▶ Do this:
Return, word for word, only the lines from the one containing "Which of these, (1)" through the last line of the entries.

▶ Dataset:
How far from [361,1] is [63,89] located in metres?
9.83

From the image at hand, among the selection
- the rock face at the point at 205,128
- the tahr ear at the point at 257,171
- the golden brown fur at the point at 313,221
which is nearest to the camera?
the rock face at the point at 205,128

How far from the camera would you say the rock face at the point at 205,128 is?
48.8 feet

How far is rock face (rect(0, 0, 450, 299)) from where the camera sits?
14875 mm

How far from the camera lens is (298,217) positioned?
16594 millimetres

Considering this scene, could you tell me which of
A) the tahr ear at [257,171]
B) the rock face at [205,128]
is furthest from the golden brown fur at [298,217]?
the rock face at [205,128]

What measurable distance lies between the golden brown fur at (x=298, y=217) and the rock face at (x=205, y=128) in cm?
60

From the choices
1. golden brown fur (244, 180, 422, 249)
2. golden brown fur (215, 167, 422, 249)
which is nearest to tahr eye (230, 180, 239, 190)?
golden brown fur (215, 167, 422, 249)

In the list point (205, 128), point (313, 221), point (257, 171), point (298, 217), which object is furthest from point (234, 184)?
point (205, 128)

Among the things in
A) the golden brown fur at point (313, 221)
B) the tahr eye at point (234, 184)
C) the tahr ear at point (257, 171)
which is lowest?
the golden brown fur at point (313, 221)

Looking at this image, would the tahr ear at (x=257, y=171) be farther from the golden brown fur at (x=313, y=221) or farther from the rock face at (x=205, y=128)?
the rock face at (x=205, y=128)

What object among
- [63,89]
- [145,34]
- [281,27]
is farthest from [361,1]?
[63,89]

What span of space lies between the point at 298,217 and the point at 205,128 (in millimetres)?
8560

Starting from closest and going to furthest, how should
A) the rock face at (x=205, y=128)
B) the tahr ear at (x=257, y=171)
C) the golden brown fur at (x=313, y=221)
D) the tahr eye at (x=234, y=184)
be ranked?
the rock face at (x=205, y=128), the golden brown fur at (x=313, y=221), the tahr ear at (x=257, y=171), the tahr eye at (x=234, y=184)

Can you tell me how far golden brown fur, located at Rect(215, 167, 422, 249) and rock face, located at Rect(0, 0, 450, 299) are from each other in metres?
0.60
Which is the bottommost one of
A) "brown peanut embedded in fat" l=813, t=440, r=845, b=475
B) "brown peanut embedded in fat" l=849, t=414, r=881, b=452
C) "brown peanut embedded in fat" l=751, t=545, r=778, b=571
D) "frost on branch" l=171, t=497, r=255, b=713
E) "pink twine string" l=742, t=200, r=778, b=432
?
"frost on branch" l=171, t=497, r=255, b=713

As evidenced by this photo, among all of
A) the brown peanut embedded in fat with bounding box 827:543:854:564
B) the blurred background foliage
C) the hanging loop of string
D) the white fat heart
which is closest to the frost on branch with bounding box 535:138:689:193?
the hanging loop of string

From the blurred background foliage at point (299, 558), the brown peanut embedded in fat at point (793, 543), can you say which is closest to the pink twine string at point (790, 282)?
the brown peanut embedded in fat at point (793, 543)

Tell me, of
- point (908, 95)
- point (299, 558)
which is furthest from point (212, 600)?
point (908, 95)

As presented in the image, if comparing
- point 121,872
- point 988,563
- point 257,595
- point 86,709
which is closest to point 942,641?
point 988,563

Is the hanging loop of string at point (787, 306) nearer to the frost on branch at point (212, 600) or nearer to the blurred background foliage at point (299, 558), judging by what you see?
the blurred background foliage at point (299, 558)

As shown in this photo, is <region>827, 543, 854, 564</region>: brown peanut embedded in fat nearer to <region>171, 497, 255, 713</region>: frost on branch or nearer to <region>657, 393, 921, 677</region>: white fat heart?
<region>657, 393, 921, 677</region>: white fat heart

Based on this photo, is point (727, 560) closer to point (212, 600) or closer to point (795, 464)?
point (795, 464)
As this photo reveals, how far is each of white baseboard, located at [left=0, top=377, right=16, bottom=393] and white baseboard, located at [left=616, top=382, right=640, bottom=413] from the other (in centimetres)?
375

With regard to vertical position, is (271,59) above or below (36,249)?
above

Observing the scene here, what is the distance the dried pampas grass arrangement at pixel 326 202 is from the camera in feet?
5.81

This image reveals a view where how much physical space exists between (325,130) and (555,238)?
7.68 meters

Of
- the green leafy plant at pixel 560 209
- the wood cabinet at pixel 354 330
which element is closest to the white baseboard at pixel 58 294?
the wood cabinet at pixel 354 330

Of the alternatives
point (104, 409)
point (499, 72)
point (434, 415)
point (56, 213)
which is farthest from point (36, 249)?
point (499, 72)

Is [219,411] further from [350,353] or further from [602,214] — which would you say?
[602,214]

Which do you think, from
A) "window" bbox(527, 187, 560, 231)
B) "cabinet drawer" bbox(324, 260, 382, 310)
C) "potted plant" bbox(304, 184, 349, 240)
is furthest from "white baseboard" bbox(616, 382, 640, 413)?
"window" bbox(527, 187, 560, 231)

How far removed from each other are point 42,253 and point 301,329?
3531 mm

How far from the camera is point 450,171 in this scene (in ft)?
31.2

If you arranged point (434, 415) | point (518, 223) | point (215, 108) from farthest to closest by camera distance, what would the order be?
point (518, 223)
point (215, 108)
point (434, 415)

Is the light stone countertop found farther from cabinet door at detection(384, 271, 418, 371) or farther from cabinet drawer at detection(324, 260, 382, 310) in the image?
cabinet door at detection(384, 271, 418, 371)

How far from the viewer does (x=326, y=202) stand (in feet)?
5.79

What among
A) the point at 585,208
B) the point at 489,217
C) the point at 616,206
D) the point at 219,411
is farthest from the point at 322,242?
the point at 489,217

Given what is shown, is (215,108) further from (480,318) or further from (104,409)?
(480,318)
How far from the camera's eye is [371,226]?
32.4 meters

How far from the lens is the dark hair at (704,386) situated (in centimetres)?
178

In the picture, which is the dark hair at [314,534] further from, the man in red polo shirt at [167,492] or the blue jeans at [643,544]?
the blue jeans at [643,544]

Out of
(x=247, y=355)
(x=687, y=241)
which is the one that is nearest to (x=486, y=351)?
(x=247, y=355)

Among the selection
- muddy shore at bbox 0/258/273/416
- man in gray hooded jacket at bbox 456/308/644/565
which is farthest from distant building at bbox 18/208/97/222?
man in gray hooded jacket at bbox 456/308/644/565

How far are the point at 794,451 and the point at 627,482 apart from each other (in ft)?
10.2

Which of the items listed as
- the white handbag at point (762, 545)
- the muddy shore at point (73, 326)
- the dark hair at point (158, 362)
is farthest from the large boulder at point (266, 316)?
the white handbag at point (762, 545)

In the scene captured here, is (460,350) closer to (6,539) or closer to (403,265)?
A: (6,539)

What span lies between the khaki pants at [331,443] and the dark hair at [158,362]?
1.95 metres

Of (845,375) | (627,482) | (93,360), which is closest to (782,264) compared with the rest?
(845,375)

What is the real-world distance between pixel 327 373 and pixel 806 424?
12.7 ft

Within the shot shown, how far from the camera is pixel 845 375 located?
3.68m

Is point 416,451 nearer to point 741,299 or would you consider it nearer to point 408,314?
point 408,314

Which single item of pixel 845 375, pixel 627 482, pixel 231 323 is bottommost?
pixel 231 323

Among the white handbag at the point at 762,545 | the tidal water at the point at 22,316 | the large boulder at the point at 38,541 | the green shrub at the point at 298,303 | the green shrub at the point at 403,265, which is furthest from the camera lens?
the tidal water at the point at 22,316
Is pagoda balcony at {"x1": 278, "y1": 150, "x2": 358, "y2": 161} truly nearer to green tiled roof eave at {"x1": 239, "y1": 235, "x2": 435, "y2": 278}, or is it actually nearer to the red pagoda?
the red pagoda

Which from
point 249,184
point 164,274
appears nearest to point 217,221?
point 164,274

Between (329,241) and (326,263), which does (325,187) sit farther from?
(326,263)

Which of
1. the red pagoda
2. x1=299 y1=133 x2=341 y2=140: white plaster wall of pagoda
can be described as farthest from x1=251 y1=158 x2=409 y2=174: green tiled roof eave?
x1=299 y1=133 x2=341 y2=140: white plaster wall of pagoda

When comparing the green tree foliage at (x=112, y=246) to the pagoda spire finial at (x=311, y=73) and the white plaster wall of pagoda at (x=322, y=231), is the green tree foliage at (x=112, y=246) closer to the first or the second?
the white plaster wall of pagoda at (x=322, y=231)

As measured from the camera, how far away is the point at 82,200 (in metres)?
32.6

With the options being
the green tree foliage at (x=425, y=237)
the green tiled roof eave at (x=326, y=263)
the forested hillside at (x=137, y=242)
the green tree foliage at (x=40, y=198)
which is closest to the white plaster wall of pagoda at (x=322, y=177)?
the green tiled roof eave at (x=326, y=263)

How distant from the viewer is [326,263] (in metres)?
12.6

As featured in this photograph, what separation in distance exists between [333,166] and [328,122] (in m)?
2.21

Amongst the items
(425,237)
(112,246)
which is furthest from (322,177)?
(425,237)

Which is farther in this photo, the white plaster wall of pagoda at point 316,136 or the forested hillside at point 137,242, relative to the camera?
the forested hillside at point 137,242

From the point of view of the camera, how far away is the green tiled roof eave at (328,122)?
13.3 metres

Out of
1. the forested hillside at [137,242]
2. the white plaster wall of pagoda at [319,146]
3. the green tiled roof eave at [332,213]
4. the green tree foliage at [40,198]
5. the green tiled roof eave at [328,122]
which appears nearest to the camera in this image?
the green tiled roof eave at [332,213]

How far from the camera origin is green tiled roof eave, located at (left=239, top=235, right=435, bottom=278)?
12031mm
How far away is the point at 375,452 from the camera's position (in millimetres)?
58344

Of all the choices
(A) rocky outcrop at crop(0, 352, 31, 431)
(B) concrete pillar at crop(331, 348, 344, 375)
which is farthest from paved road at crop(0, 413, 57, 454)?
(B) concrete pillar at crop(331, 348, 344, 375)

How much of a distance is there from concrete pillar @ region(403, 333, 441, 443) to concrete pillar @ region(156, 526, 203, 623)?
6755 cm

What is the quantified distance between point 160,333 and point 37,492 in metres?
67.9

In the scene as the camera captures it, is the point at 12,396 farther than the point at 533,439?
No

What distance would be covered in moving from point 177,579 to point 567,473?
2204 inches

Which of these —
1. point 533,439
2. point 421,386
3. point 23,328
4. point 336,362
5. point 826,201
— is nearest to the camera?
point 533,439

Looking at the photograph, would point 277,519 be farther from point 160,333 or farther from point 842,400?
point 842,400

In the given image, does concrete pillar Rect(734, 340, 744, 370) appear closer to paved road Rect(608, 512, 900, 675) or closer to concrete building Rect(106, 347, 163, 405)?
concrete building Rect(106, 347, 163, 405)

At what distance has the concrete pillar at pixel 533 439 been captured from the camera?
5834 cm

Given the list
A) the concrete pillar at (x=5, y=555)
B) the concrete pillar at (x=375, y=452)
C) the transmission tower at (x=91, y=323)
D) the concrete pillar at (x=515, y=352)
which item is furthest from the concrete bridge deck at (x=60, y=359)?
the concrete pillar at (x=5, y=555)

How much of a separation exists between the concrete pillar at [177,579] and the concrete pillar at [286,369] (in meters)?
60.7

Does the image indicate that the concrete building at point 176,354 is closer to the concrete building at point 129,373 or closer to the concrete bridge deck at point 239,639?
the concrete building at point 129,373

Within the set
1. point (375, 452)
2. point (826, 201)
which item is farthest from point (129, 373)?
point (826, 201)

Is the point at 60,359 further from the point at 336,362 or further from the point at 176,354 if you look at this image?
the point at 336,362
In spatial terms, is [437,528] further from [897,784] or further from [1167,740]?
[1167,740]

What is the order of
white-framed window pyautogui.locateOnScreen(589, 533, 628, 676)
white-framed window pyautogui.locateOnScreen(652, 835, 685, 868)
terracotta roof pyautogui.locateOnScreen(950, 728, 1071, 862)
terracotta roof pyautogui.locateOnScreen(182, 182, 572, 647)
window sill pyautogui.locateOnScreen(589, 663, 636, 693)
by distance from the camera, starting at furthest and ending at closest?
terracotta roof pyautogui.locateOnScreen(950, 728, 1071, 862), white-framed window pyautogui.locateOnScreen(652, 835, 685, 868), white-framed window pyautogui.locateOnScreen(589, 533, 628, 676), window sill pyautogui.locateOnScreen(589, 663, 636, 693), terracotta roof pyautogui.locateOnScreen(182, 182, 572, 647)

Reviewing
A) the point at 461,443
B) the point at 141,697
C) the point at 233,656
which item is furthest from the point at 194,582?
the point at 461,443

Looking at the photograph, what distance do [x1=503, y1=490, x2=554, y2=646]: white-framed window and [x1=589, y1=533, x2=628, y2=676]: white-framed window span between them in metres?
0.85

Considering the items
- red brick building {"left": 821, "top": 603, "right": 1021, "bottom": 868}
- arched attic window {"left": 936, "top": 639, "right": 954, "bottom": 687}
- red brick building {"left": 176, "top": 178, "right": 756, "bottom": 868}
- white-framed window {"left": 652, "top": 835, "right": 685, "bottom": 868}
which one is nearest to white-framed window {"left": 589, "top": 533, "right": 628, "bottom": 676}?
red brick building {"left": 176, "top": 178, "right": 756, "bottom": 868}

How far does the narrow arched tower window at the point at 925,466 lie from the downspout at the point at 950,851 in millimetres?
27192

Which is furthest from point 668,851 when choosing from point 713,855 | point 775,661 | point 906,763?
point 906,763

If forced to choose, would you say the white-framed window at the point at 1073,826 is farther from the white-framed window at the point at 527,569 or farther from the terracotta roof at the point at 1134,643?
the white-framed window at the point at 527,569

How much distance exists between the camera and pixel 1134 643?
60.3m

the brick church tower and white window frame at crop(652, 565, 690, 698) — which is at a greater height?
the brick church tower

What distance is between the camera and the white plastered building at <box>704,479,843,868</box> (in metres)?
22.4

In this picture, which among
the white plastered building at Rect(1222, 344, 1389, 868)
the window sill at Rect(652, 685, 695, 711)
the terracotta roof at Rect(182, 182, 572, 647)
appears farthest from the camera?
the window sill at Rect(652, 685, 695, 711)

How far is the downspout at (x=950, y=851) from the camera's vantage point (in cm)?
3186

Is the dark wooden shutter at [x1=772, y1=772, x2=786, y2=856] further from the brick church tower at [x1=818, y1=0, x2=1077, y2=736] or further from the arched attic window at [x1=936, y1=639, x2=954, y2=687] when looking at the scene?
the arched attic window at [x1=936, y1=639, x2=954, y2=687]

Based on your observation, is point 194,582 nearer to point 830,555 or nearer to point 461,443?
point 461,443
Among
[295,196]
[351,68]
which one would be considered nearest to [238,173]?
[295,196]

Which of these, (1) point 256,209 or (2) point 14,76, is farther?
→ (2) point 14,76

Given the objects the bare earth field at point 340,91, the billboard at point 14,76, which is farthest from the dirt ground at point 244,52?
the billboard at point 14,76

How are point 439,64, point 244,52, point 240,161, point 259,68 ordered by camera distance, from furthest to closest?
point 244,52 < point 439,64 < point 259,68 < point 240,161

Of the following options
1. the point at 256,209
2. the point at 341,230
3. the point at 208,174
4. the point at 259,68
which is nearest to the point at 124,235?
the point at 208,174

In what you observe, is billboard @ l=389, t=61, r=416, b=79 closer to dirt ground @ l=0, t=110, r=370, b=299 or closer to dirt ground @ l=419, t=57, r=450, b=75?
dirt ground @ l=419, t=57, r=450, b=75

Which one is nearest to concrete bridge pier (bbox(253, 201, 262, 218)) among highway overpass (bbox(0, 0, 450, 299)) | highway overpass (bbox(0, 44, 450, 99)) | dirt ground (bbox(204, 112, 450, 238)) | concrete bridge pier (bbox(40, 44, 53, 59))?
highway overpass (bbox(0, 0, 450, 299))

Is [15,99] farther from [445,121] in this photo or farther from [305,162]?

▶ Reply to the task:
Which of these, (1) point 256,209 or (2) point 14,76, is farther?
→ (2) point 14,76

Given the objects the bare earth field at point 340,91, the billboard at point 14,76, which is farthest from the dirt ground at point 244,52?
the billboard at point 14,76

How are point 439,64, point 244,52, point 240,161, point 259,68 ordered by camera distance, from furthest to closest?
point 244,52 < point 439,64 < point 259,68 < point 240,161

Of the following options
1. the point at 256,209
2. the point at 341,230
3. the point at 208,174
4. the point at 259,68
which is nearest to the point at 124,235?
the point at 208,174

In what you observe, is billboard @ l=389, t=61, r=416, b=79 closer to dirt ground @ l=0, t=110, r=370, b=299 or closer to dirt ground @ l=419, t=57, r=450, b=75?
dirt ground @ l=419, t=57, r=450, b=75

Which one is nearest to concrete bridge pier (bbox(253, 201, 262, 218)) among highway overpass (bbox(0, 0, 450, 299)) | highway overpass (bbox(0, 44, 450, 99)) | dirt ground (bbox(204, 112, 450, 238)) | concrete bridge pier (bbox(40, 44, 53, 59))?
highway overpass (bbox(0, 0, 450, 299))

Is [15,99] farther from [445,121] in this photo or farther from [305,162]?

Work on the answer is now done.